Assignment 6

Ethical Web Scraping - Box Office Mojo

For this assignment, I’m looking at Box Office Mojo, a website through IMDB that tracks and analyzes box office data for movies.

Scraping Box Office Mojo

When it came to my data, I created a function that would scrape the different URLs of Box Office Mojo, between the years 2020 and 2024. The website used tables to house their data, so I was able to import that in RStudio and my global environment. Once I did so, I had columns for the Rank, Release (movie title), Gross, Theaters, Total Gross, Release Data, Distributor, and Estimated.

From there, there was a lot of cleanup to do with my variables. All the titles of the vectors had spaces between them, so I edited titles to replace that space with a ‘.’, to make it easier to address in my code. I also needed to delete commas and dollar sighs from my Total Gross and Gross, and change the data type from chr to num. Additionally, I had to change my Theaters datatype from chr to num, and remove the commas from those numbers as well.

Because a lot of my questions for this topic had to do with years, I created a new vector: Year. To do so, I pulled the base URL for the website list, then added a sequence of years 2020-2024, which my scraping function would circle through once run. With that vector, I took my H1 element from the webpage, which would give me “Domestic Box Office For year” and deleted out all the text aside from the year I wanted. Now that I had my year, I was able to take an existing vector (Release.Date) and turn it into the full date of the release, combining this vector with my Year vector using lubridate.

I turned my data into a CSV file, so that we aren’t constantly overwhelming the website.

Analysis of Data

Here, we’re looking at the distribution of the average total gross by year. Initially, I wanted to see how the effects of COVID-19 impacted the movie industry, especially since this dataframe tracked theaters it was released in and the following gross revenue generated from it. Looking at this, within the five year range, it seems that 2020 had the lowest gross, followed closely by 2021 - this result honestly surprised me. I was expecting it to be higher in 2020, and drop in 2021, since lockdowns and quarantine began nationwide in March 2021. However, it doesn’t surprise me that it jumps back up in 2022/2023, then drops back down in 2024; people were probably taking every advantage to get out of the house, and since then, has stabilized. It might be beneficial, next time we run this model, to go back to 2019, to see if COVID increased movie going overall.

With this graph, I wanted to compare the distributions to see how they differed between 2021 and 2022. In 2021, it seems that the range is smaller than that of 2022, and the amount of outliers that fall outside the range as we get into 2022. This could be to the lack of theaters showing movies as we end 2021, and the gradual move back into society as 2022 progress.

2023 was a big year for movies, and I wanted to see how the breakdown by month looked and how seasonality effected movie gross by release date. Here, it shows an obvious seasonality when it comes to the release months. Starting low in January, Total gross increases until it gets to a peak in July, where it drops suddenly, and the cycle continues with August - December when it peaks, then drops for January. This seasonality is increasing, and could be attributed to award seasons or other factors; further research could be worthwhile for this!

With this graph, I wanted to see if there was a correlation between the number of theaters the movie was released in and the total gross that the movie generated. Prior to doing so, I had a belief it would be correlated - higher number of theater, higher total gross. It would make sense that national movies would make more than local films or smaller, indie films. After running the analysis, it seemed like my assumption was right. With a higher number of theaters they were released in, films saw a general increase in their total gross generated.

Initially, when I ran this graph, I included every movie on this list and their distributors, which brought up an insane amount of distributors. So, to narrow that down, I want to see the top performing Distributors on the list. It brought up a list with Distributors I know, with one or two that I didn’t. This leads me to believe that while a portion of distributors make an immense about of revenue from gross, there are still a lot of distributors that appear on the list and contribute - whether or not they’re smaller, indie, or just don’t crack the top ten.

## SOURCE INFORMATION
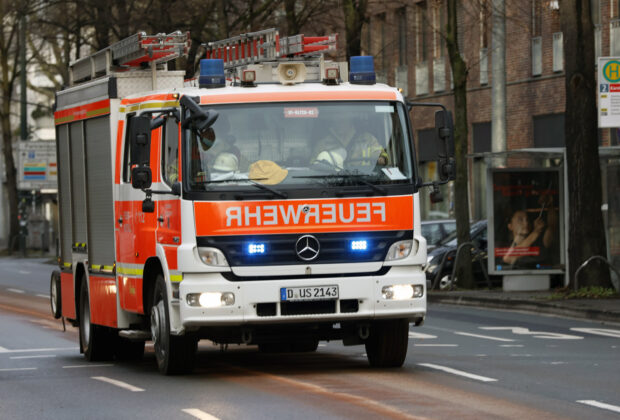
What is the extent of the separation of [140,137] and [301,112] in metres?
1.50

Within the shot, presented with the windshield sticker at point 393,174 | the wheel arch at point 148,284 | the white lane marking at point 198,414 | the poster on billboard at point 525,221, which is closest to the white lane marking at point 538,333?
the windshield sticker at point 393,174

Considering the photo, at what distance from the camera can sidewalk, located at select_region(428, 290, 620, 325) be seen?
21562 millimetres

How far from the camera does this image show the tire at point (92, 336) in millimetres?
16359

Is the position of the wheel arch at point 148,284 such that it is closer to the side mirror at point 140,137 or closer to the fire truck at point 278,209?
the fire truck at point 278,209

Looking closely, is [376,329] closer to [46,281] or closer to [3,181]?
[46,281]

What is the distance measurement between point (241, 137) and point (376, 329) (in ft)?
7.60

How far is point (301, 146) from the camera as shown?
43.9 ft

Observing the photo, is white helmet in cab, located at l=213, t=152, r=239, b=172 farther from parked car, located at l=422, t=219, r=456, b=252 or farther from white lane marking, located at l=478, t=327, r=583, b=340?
parked car, located at l=422, t=219, r=456, b=252

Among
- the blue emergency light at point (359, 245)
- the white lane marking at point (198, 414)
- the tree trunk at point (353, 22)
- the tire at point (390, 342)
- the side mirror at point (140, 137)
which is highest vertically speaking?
the tree trunk at point (353, 22)

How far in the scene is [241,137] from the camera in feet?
43.8

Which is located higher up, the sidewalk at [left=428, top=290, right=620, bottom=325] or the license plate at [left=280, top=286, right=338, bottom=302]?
the license plate at [left=280, top=286, right=338, bottom=302]

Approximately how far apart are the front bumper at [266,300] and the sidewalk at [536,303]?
8346 mm

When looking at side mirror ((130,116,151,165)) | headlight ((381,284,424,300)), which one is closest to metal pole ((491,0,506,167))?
headlight ((381,284,424,300))

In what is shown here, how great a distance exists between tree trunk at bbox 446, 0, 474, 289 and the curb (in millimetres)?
1193
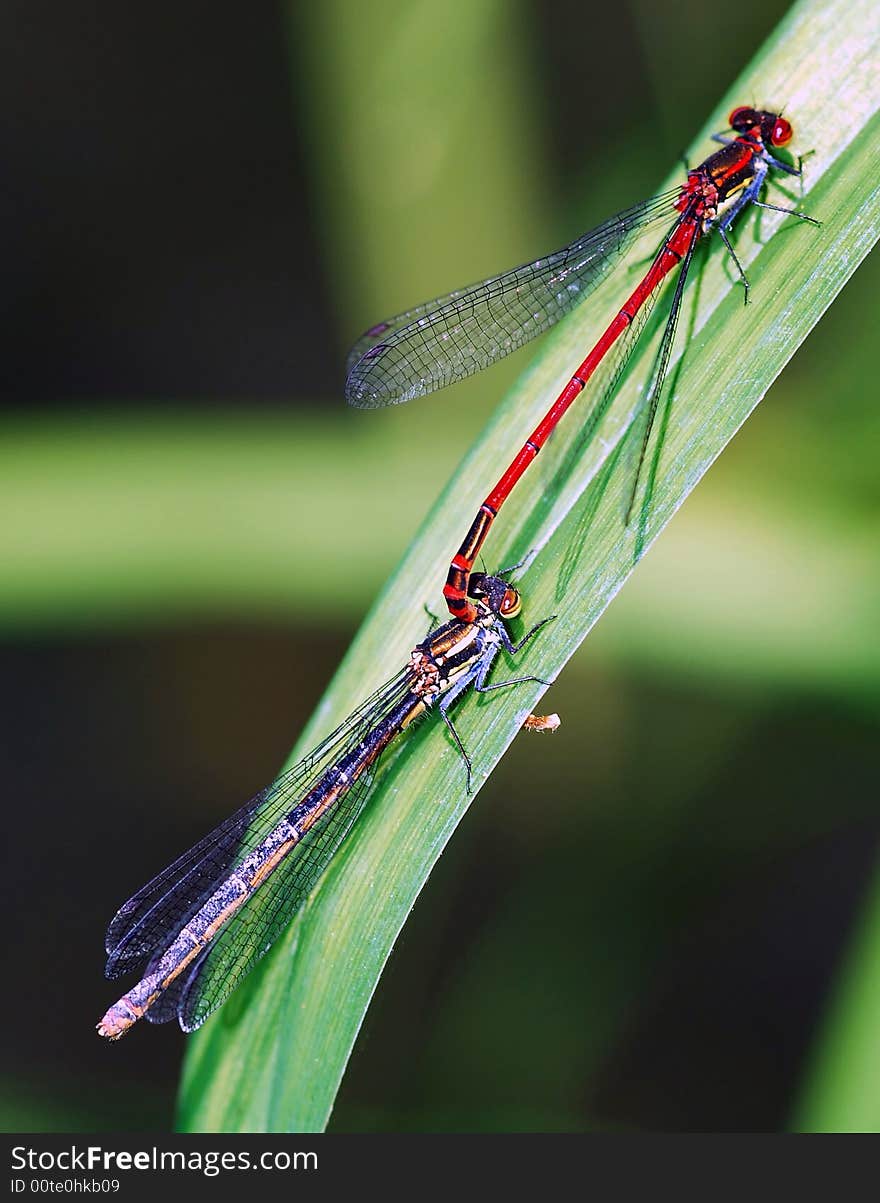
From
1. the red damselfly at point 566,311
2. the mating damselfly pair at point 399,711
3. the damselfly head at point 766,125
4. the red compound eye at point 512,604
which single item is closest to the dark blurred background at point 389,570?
the damselfly head at point 766,125

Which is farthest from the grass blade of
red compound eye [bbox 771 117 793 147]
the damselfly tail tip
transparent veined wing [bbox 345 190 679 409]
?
transparent veined wing [bbox 345 190 679 409]

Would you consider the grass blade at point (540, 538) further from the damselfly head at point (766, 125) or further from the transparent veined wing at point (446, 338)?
the transparent veined wing at point (446, 338)

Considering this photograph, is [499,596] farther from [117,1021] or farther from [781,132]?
[117,1021]

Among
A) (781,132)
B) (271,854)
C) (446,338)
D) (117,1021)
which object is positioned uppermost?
(446,338)

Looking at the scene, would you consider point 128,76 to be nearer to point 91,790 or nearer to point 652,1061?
point 91,790

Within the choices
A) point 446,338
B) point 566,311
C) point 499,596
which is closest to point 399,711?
point 499,596

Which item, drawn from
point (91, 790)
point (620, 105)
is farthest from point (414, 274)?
point (91, 790)
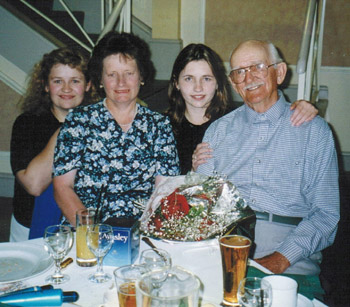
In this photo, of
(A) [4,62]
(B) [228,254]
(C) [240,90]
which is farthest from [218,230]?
(A) [4,62]

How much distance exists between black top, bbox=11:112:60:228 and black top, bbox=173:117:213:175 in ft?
2.64

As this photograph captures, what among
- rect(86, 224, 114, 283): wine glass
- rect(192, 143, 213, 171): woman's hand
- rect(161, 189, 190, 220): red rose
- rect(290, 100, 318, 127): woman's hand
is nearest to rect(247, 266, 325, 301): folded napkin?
rect(161, 189, 190, 220): red rose

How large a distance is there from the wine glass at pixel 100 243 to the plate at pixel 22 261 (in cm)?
16

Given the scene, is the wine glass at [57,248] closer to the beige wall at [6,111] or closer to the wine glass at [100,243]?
the wine glass at [100,243]

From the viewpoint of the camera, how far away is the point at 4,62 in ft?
14.2

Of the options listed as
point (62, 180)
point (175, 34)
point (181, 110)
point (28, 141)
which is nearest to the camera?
point (62, 180)

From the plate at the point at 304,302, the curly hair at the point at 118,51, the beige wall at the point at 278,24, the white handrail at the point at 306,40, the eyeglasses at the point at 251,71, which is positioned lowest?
the plate at the point at 304,302

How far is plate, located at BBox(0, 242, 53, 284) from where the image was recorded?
126 centimetres

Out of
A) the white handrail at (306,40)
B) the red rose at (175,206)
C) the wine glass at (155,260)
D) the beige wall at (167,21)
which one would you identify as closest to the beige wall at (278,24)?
the beige wall at (167,21)

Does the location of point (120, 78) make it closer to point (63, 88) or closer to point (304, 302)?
point (63, 88)

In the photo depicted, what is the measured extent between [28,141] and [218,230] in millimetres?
1390

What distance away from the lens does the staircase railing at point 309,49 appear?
9.86ft

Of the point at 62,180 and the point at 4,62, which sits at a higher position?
the point at 4,62

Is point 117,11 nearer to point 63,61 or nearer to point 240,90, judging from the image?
point 63,61
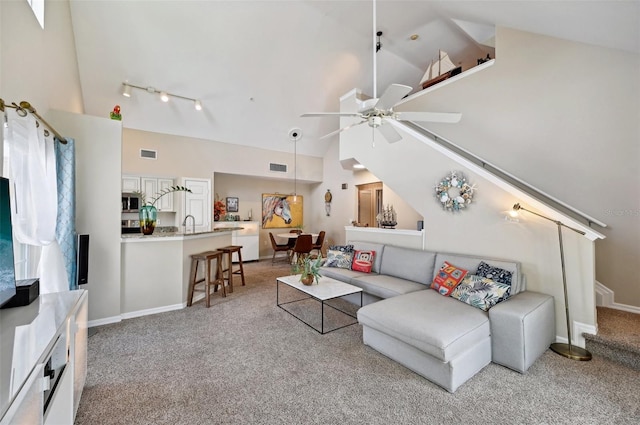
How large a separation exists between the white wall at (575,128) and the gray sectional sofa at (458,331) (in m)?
1.35

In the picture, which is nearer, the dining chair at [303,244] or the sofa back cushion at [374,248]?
the sofa back cushion at [374,248]

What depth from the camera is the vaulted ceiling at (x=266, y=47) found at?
337cm

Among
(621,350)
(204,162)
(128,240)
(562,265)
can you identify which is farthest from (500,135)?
(204,162)

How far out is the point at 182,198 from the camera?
5926mm

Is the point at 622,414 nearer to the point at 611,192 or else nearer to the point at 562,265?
the point at 562,265

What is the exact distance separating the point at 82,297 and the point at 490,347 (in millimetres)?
3246

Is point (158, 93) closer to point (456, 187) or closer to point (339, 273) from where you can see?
point (339, 273)

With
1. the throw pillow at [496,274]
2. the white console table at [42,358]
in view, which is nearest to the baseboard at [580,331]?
the throw pillow at [496,274]

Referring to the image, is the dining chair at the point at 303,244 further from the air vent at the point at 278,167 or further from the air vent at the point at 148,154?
the air vent at the point at 148,154

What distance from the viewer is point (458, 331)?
6.91 feet

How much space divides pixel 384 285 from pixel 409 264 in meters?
0.57

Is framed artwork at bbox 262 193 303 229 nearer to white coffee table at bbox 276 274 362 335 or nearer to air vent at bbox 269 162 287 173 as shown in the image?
air vent at bbox 269 162 287 173

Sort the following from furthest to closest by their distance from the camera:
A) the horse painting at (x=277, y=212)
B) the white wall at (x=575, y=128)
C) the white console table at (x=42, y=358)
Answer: the horse painting at (x=277, y=212), the white wall at (x=575, y=128), the white console table at (x=42, y=358)

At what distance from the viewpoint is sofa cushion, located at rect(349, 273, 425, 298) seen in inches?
125
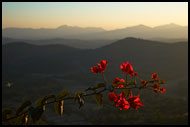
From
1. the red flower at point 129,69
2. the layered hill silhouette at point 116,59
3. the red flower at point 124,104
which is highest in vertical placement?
the layered hill silhouette at point 116,59

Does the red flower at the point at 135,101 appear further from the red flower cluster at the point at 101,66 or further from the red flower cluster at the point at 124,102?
the red flower cluster at the point at 101,66

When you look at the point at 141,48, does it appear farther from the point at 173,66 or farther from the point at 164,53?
the point at 173,66

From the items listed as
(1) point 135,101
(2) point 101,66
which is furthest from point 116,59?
(1) point 135,101

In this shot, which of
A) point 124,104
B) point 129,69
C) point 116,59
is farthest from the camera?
point 116,59

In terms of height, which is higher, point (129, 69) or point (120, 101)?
point (129, 69)

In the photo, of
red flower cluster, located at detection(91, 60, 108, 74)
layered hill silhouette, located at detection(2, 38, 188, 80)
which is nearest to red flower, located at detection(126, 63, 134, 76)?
red flower cluster, located at detection(91, 60, 108, 74)

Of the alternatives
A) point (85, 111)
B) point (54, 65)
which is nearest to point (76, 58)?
point (54, 65)

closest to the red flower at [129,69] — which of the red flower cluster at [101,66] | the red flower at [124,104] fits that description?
the red flower cluster at [101,66]

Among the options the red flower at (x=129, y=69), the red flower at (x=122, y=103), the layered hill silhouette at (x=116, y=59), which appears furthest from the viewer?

## HOW TO COMPLETE THIS TASK
Please rewrite the Box Office Mojo scraping text from "When it came" to "Distributor, and Estimated.", substituting "Python" for every "RStudio".

## TASK OUTPUT
When it came to my data, I created a function that would scrape the different URLs of Box Office Mojo, between the years 2020 and 2024. The website used tables to house their data, so I was able to import that in Python and my global environment. Once I did so, I had columns for the Rank, Release (movie title), Gross, Theaters, Total Gross, Release Data, Distributor, and Estimated.